Many inclusionary zoning ordinances include density bonuses
or other offsets to compensate land owners for the foregone revenue associated with inclusionary zoning requirements. Well-designed offsets help to facilitate political acceptance of inclusionary zoning policies, lessen the chances of successful legal challenges, and also reduce the likelihood that inclusionary zoning policies will create disincentives for new development, which could reduce the supply - and thus increase the price - of market-rate homes. Policies that are effective offsets may also be useful as incentives for voluntary inclusionary zoning policies.
The economics of development vary substantially from community to community and from housing type to housing type. It is thus important for jurisdictions to carefully consider what offsets are appropriate for their community, rather than simply borrowing policies that have been adopted elsewhere. Because for-profit developers are well-positioned to speak to market realities, and may be a political force affecting the chances of passage of an inclusionary zoning policy, it is important to include them in discussions around the design of appropriate offsets, along with affordable housing advocates and nonprofit developers.
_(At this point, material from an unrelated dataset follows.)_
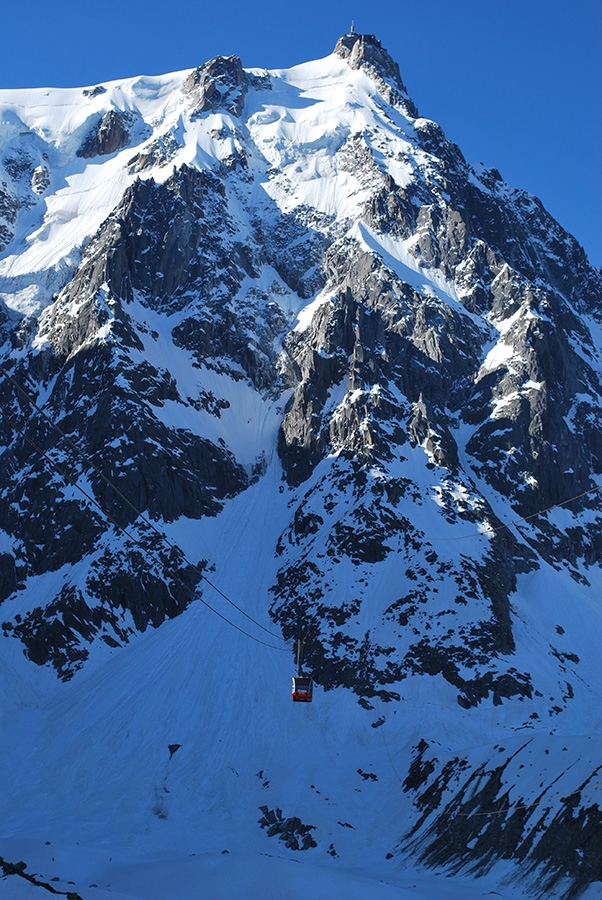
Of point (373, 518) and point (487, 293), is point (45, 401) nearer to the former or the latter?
point (373, 518)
This process can
sometimes take a considerable amount of time and require serious
negotiation, but many communities have found this legwork to be
worthwhile in developing and building support for effective
inclusionary zoning policies.
|Solutions in Action|
|Finding Common Ground on Inclusionary Zoning -- In July 2005, the Non-Profit Housing Association of Northern California, an affordable housing advocacy group, and the Home Builders Association of Northern California, a building industry trade organization, jointly issued On Common Ground: Joint Principles on Inclusionary Housing Policies [PDF]. While the two groups have different perspectives and opinions on inclusionary zoning, this document represents an effort to find "common ground" and identify shared areas of agreement. |
Recommendations in the policy brief include allowing market-rate builders to satisfy inclusionary requirements through land donation and off-site construction and making sure the local community is contributing to affordable housing production by offering density bonuses and providing dedicated staff to administer the inclusionary program.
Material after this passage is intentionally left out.